▸ **SHORT EXERCISE**
Please turn all of the material below into a JSON list of strings, with one string for each line and blank lines left out. Leave the pictures out of the answer.

▸ **PROVIDED ENTRIES**
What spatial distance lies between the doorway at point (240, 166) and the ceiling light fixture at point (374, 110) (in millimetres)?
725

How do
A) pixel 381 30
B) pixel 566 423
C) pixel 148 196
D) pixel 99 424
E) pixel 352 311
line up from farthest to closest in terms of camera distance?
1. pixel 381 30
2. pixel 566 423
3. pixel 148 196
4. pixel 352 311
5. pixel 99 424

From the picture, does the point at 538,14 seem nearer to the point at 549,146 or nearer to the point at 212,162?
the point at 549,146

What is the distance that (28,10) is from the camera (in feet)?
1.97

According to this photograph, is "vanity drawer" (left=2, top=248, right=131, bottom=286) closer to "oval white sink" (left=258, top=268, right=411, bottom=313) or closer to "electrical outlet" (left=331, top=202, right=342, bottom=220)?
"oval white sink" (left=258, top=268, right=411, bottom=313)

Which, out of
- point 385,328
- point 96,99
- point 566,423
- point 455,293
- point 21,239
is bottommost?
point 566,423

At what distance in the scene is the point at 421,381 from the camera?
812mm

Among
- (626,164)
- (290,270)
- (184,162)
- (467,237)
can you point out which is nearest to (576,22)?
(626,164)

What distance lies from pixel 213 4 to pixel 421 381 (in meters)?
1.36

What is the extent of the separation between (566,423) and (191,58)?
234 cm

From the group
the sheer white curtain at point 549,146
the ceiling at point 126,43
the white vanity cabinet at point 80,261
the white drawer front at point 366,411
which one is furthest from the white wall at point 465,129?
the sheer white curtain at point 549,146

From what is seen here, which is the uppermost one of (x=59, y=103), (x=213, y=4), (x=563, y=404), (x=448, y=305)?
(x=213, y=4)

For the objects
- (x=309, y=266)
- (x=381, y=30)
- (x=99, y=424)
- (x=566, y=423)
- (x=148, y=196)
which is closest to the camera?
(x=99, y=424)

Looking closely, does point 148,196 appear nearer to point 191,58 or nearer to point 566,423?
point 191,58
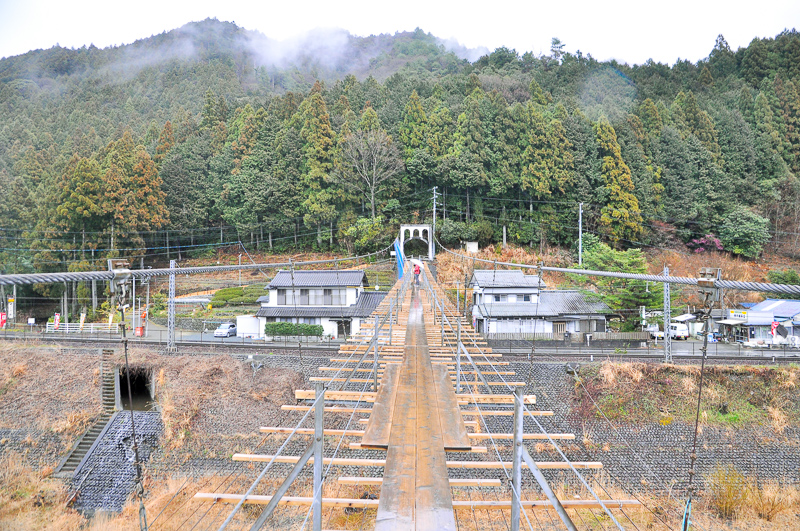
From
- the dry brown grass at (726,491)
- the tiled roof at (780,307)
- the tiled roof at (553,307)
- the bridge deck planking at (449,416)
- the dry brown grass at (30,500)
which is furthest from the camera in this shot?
the tiled roof at (553,307)

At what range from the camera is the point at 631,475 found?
34.3ft

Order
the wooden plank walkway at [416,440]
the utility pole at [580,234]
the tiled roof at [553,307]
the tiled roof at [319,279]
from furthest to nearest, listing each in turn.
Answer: the utility pole at [580,234]
the tiled roof at [319,279]
the tiled roof at [553,307]
the wooden plank walkway at [416,440]

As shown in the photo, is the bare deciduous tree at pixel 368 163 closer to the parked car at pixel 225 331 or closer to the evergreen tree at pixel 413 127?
the evergreen tree at pixel 413 127

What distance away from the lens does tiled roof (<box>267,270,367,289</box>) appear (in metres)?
17.7

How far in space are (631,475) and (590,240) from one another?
15444 mm

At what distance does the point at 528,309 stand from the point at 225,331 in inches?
449

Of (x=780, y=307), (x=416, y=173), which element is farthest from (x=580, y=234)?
(x=416, y=173)

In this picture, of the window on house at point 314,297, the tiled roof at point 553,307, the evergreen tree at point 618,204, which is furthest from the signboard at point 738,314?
the window on house at point 314,297

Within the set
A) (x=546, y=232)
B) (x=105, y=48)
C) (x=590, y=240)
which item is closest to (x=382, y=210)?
(x=546, y=232)

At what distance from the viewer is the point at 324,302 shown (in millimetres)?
17781

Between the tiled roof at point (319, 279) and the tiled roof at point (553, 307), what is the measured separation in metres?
4.97

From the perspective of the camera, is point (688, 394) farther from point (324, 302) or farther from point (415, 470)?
point (415, 470)

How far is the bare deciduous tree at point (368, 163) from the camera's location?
26.3m

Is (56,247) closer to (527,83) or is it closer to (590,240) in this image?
(590,240)
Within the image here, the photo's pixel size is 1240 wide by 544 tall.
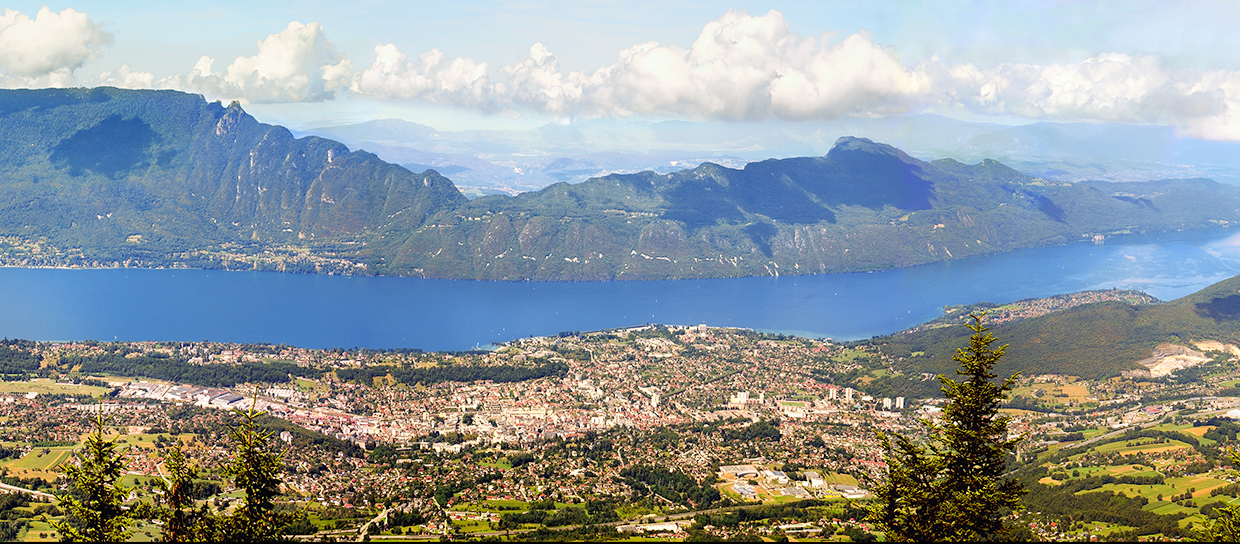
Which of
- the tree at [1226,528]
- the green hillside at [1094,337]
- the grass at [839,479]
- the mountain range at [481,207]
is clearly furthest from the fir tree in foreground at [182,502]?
the mountain range at [481,207]

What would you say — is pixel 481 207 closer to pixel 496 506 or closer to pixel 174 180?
pixel 174 180

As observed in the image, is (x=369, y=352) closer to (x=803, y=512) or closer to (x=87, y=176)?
(x=803, y=512)

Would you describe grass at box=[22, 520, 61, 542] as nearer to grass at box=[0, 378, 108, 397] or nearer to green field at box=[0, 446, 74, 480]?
green field at box=[0, 446, 74, 480]

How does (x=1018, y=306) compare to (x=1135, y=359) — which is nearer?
(x=1135, y=359)

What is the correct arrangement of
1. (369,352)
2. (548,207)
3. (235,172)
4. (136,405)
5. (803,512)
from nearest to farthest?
(803,512), (136,405), (369,352), (548,207), (235,172)

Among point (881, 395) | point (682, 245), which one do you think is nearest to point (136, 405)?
point (881, 395)
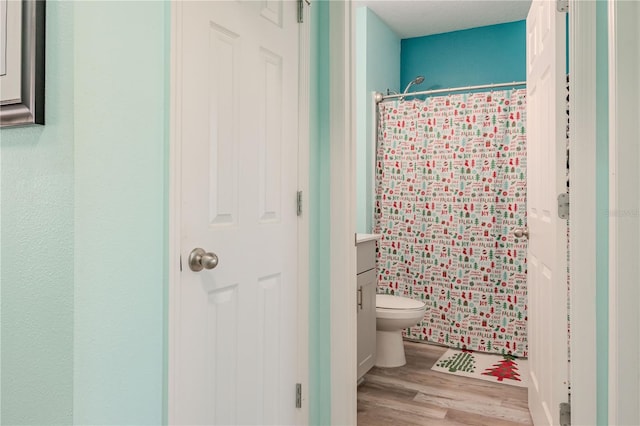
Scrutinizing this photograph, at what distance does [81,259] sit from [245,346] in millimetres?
686

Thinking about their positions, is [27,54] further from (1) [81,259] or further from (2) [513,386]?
(2) [513,386]

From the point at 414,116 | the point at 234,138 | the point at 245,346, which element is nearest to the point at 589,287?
the point at 245,346

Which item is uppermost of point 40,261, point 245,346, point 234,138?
point 234,138

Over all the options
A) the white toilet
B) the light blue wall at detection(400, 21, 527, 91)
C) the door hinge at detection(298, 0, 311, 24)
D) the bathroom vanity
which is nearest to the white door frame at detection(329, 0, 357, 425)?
the door hinge at detection(298, 0, 311, 24)

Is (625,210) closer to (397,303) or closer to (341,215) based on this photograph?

▸ **SOLUTION FOR THIS TASK**
[
  "What spatial distance lies between the doorway at point (240, 166) and the ceiling light fixture at point (374, 110) (in millimetres)?",
  "725",
  "How do",
  "A) pixel 381 30",
  "B) pixel 566 423",
  "C) pixel 148 196",
  "D) pixel 99 424",
  "E) pixel 352 311",
  "line up from farthest to closest in terms of camera distance?",
  "1. pixel 381 30",
  "2. pixel 566 423",
  "3. pixel 148 196",
  "4. pixel 352 311",
  "5. pixel 99 424",
  "From the picture, does the point at 538,14 seem nearer to the point at 549,146 or nearer to the point at 212,162?",
  "the point at 549,146",
  "What is the distance that (28,10) is from the camera (in feet)?",
  "1.97",
  "According to this photograph, is \"vanity drawer\" (left=2, top=248, right=131, bottom=286) closer to \"oval white sink\" (left=258, top=268, right=411, bottom=313) or closer to \"electrical outlet\" (left=331, top=202, right=342, bottom=220)?",
  "\"oval white sink\" (left=258, top=268, right=411, bottom=313)",
  "Which, out of",
  "- point 385,328",
  "- point 96,99",
  "- point 566,423",
  "- point 455,293",
  "- point 21,239",
  "is bottommost?",
  "point 566,423",
  "At what distance in the scene is the point at 421,381 from the camera?",
  "812mm",
  "Among",
  "- (626,164)",
  "- (290,270)",
  "- (184,162)",
  "- (467,237)",
  "can you point out which is nearest to (576,22)?",
  "(626,164)",
  "What distance lies from pixel 213 4 to pixel 421 381 (in meters)?",
  "1.36",
  "What is the extent of the separation between (566,423) and (191,58)?",
  "234 cm",
  "From the group",
  "the sheer white curtain at point 549,146",
  "the ceiling at point 126,43",
  "the white vanity cabinet at point 80,261",
  "the white drawer front at point 366,411",
  "which one is furthest from the white wall at point 465,129?",
  "the sheer white curtain at point 549,146",
  "From what is seen here, which is the uppermost one of (x=59, y=103), (x=213, y=4), (x=563, y=404), (x=448, y=305)?",
  "(x=213, y=4)",
  "For the objects",
  "- (x=309, y=266)",
  "- (x=381, y=30)",
  "- (x=99, y=424)",
  "- (x=566, y=423)",
  "- (x=148, y=196)",
  "which is closest to the camera?",
  "(x=99, y=424)",
  "Looking closely, does point 148,196 appear nearer to point 191,58 or nearer to point 566,423?",
  "point 191,58",
  "From",
  "- the dry brown grass at (726,491)",
  "- the tiled roof at (780,307)",
  "- the tiled roof at (553,307)",
  "- the bridge deck planking at (449,416)",
  "- the dry brown grass at (30,500)",
  "which is furthest from the camera in this shot?",
  "the tiled roof at (553,307)",
  "At what range from the camera is the point at 631,475 found?",
  "34.3ft",
  "Order",
  "the wooden plank walkway at [416,440]",
  "the utility pole at [580,234]",
  "the tiled roof at [553,307]",
  "the tiled roof at [319,279]",
  "from furthest to nearest, listing each in turn.",
  "Answer: the utility pole at [580,234]",
  "the tiled roof at [319,279]",
  "the tiled roof at [553,307]",
  "the wooden plank walkway at [416,440]",
  "As shown in the photo, is the bare deciduous tree at pixel 368 163 closer to the parked car at pixel 225 331 or closer to the evergreen tree at pixel 413 127?",
  "the evergreen tree at pixel 413 127",
  "What distance away from the lens does tiled roof (<box>267,270,367,289</box>) appear (in metres)?",
  "17.7",
  "How far in space are (631,475) and (590,240) from one another?",
  "15444 mm",
  "At what distance does the point at 528,309 stand from the point at 225,331 in inches?",
  "449",
  "Of (x=780, y=307), (x=416, y=173), which element is farthest from (x=580, y=234)?",
  "(x=416, y=173)",
  "In this picture, of the window on house at point 314,297, the tiled roof at point 553,307, the evergreen tree at point 618,204, which is furthest from the signboard at point 738,314?",
  "the window on house at point 314,297",
  "Within the set",
  "A) (x=546, y=232)",
  "B) (x=105, y=48)",
  "C) (x=590, y=240)",
  "which item is closest to (x=382, y=210)?",
  "(x=546, y=232)",
  "At what distance from the viewer is the point at 324,302 shown (in millimetres)?",
  "17781",
  "Between the tiled roof at point (319, 279) and the tiled roof at point (553, 307), what is the measured separation in metres?",
  "4.97",
  "From the perspective of the camera, is point (688, 394) farther from point (324, 302) or farther from point (415, 470)?",
  "point (415, 470)",
  "How far is the bare deciduous tree at point (368, 163) from the camera's location?",
  "26.3m",
  "Is (56,247) closer to (527,83) or is it closer to (590,240) in this image?",
  "(590,240)",
  "Within the image here, the photo's pixel size is 1240 wide by 544 tall.",
  "Which of",
  "- the tree at [1226,528]",
  "- the green hillside at [1094,337]",
  "- the grass at [839,479]",
  "- the mountain range at [481,207]",
  "is clearly furthest from the fir tree in foreground at [182,502]?",
  "the mountain range at [481,207]",
  "What would you say — is pixel 481 207 closer to pixel 496 506 or closer to pixel 174 180?",
  "pixel 174 180",
  "As observed in the image, is (x=369, y=352) closer to (x=803, y=512) or closer to (x=87, y=176)?",
  "(x=803, y=512)",
  "Would you describe grass at box=[22, 520, 61, 542] as nearer to grass at box=[0, 378, 108, 397] or nearer to green field at box=[0, 446, 74, 480]?",
  "green field at box=[0, 446, 74, 480]",
  "How does (x=1018, y=306) compare to (x=1135, y=359) — which is nearer?",
  "(x=1135, y=359)",
  "What is the correct arrangement of",
  "1. (369,352)",
  "2. (548,207)",
  "3. (235,172)",
  "4. (136,405)",
  "5. (803,512)",
  "from nearest to farthest?",
  "(803,512), (136,405), (369,352), (548,207), (235,172)",
  "Among point (881, 395) | point (682, 245), which one do you think is nearest to point (136, 405)?",
  "point (881, 395)",
  "Scrutinizing this photograph, at what distance does [81,259] sit from [245,346] in millimetres?",
  "686",
  "Thinking about their positions, is [27,54] further from (1) [81,259] or further from (2) [513,386]?",
  "(2) [513,386]",
  "From the point at 414,116 | the point at 234,138 | the point at 245,346, which element is nearest to the point at 589,287?",
  "the point at 245,346",
  "Which item is uppermost of point 40,261, point 245,346, point 234,138?",
  "point 234,138",
  "Over all the options",
  "A) the white toilet",
  "B) the light blue wall at detection(400, 21, 527, 91)",
  "C) the door hinge at detection(298, 0, 311, 24)",
  "D) the bathroom vanity",
  "which is nearest to the white door frame at detection(329, 0, 357, 425)?",
  "the door hinge at detection(298, 0, 311, 24)",
  "Is (625,210) closer to (397,303) or closer to (341,215) based on this photograph?"
]